Ex-Incarcerated People Organizing (EXPO) activist Sylvester Jackson worries about GOP pressure to create stricter cash bail policies in the wake of the Waukesha parade tragedy. In February, Republicans passed a proposed constitutional amendment, which must be put to voters in a statewide referendum, to achieve this. “If you look closely, Milwaukee is really fighting to have that convention there,” Jackson told the Examiner, “and it’s all about the money. They don’t care what effect it has on the black community, which the Republican Party continues to attack.

Jackson also says the economic benefits of the convention will stay in downtown Milwaukee. “It never trickles down to downtown where black people live,” he says. “You see the difference in the city center and in the suburbs.” As an example, Jackson points out that transit lines connecting downtown to the suburbs were cut, while the city spent millions on a downtown streetcar. “The convention isn’t going to help our community or any biased legislation that’s been thrust upon us,” Jackson says. “It’s just to give the city money that doesn’t end up in our community at the end of the day. So my thing is, we don’t need it.

Reverend Liz Theoharis addresses marchers in Madison at a Poor People's Campaign event.  (Picture | Isiah Holmes)
Reverend Dr. Liz Theoharis speaks to Madison marchers at a Poor People’s Campaign event. (Picture | Isiah Holmes)

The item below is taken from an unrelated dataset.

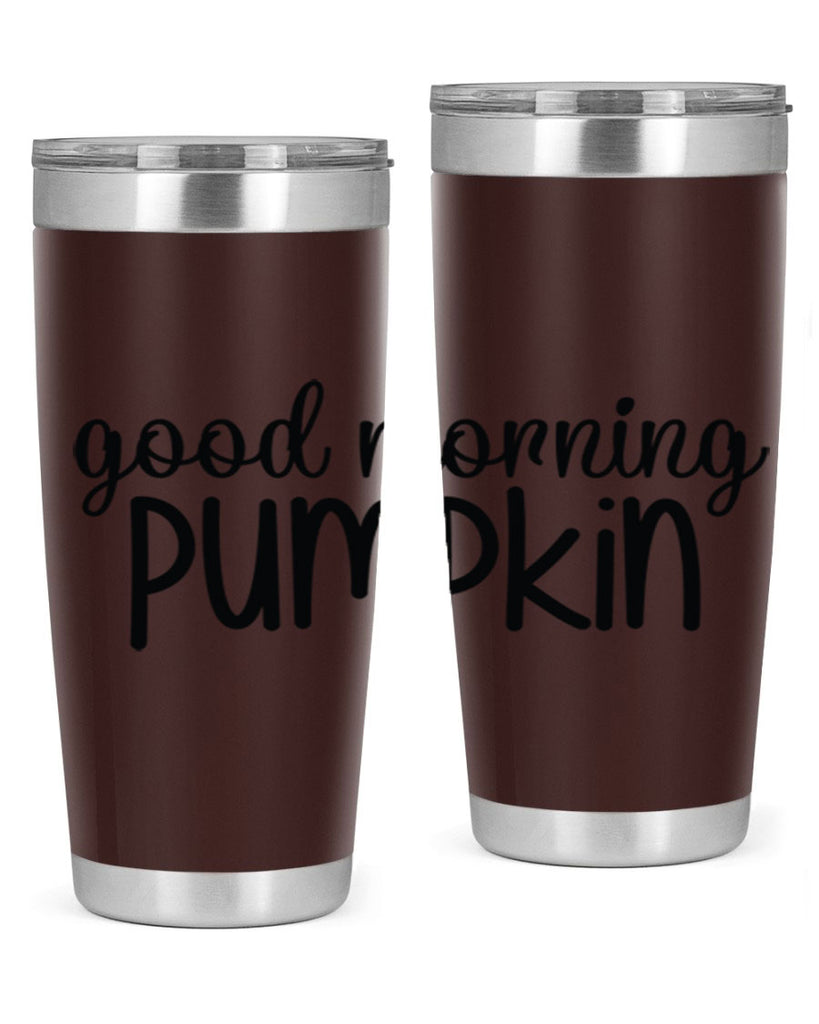 Good Morning Pumpkin 209#- fall- Tumbler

The Reverend Dr Liz Theoharis of the Poor People’s Campaign also has concerns. Theoharis, who was born in Milwaukee, has lived in New York and Philadelphia where she has seen Democratic and Republican conventions come and go. “Homeless people are evicted,” Theoharis told the Examiner, “low-wage workers are brought in to somehow cover up the deep, underlying injustices of a place.” Theoharis noted that this is not isolated just for the RNC. In preparation for the DNC, “the SDF camps have been driven out… and then you have to listen to the platform and the program of the party that is meeting. And does it really take into account the issues that affect people? »

Theoharis worries the RNC is focusing on issues like wages, health care, the pandemic or other things important to the people of Milwaukee. “It seems very troubling,” said Theoharis, who fears the RNC is bringing the interests and perspectives of the wealthy to the city, especially as the party continues to entrench itself in Trump. “All of this should be unwelcome in a state that has a strong heritage of freedom fighters,” she said.

Bowen says he hopes Milwaukee and people on both sides of the aisle are open to debate. “Milwaukee is a city that reflects well on many parts of the country in its diversity, in its transition from industrial jobs to none. And a city like Milwaukee, a community like Milwaukee, should be showcased on the national stage,” said Bowen said “Because we really need people on this side of the aisle to see its value. And to see the value of people who want access to a better quality of life, including seizing the opportunities that the other communities get.